### Given records

++++++

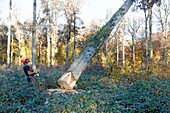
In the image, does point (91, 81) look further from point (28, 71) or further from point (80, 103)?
point (80, 103)

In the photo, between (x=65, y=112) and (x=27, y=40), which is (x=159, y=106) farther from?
(x=27, y=40)

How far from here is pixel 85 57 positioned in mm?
11141

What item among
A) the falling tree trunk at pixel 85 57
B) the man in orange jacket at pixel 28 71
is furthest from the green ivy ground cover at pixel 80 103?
the falling tree trunk at pixel 85 57

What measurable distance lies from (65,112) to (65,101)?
87 centimetres

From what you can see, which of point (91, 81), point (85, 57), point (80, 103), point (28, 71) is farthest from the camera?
point (91, 81)

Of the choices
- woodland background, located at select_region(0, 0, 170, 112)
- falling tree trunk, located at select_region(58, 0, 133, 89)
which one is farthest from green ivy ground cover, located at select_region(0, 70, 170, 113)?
falling tree trunk, located at select_region(58, 0, 133, 89)

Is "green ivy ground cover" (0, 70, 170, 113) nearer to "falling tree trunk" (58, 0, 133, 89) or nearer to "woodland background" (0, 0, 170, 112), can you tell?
"woodland background" (0, 0, 170, 112)

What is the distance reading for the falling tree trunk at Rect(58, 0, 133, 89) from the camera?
10.4m

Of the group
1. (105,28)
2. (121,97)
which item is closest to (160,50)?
(105,28)

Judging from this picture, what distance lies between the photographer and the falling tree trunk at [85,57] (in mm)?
10383

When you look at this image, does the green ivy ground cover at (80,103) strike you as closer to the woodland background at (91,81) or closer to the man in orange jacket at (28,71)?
the woodland background at (91,81)

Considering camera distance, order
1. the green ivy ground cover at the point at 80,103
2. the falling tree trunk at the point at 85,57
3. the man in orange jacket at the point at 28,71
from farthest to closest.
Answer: the falling tree trunk at the point at 85,57, the man in orange jacket at the point at 28,71, the green ivy ground cover at the point at 80,103

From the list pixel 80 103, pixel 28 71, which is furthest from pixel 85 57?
pixel 80 103

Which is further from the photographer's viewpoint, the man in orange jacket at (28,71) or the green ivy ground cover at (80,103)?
the man in orange jacket at (28,71)
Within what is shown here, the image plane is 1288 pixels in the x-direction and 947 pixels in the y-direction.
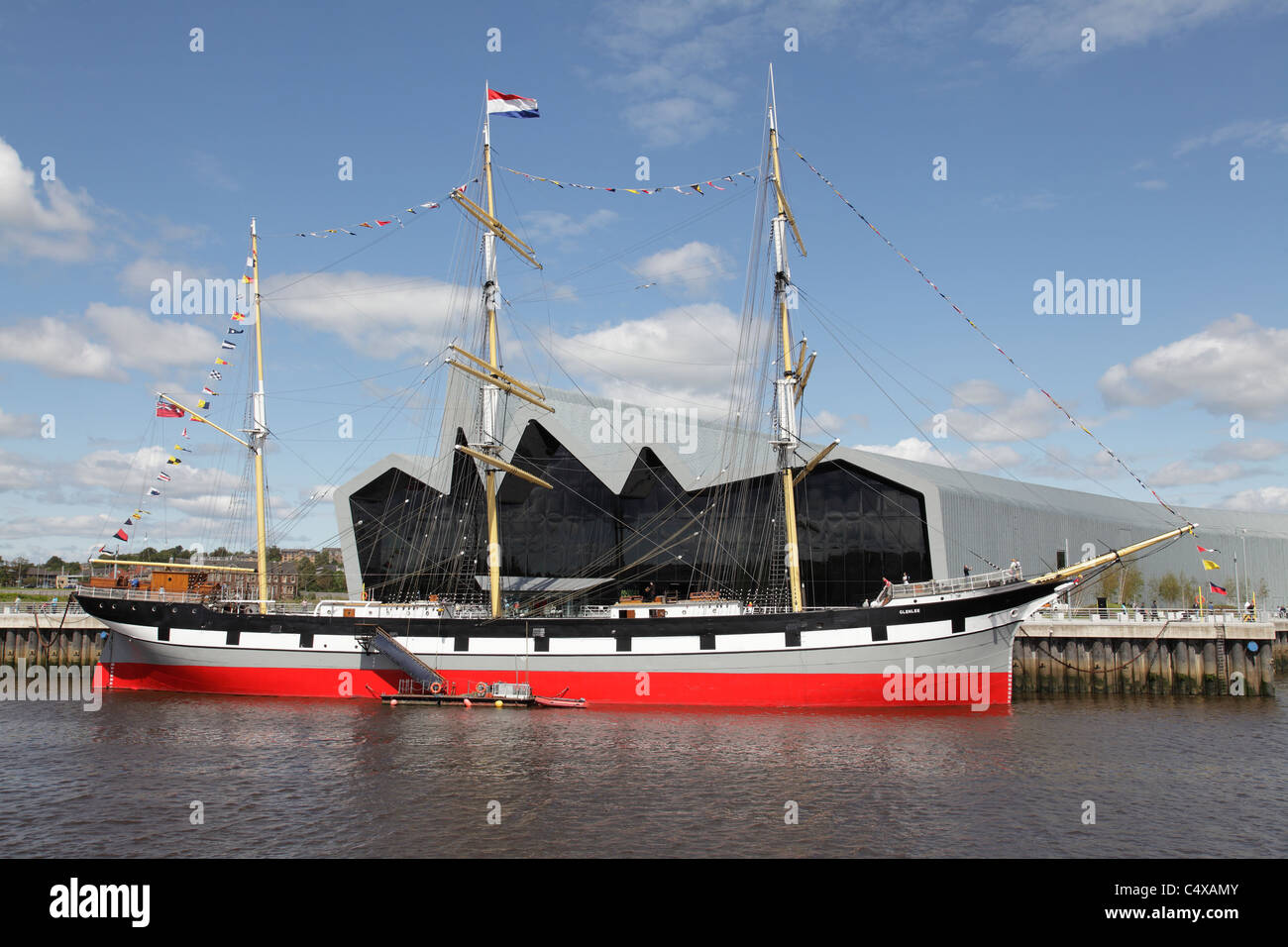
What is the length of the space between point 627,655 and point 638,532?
15817mm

++++++

### Task brief
Write out the material word for word, starting with the line that contains "Which is further" and stopping after the last line of the material. Leave the pictures out of your answer.

### Output for this exercise
Which is further from the photographer's viewpoint, the man in orange jacket at (28,71) or the green ivy ground cover at (80,103)?
the man in orange jacket at (28,71)
Within what is shown here, the image plane is 1288 pixels in the x-direction and 947 pixels in the y-direction.
What is the length of the space between point 627,655 and point 638,532?
15817mm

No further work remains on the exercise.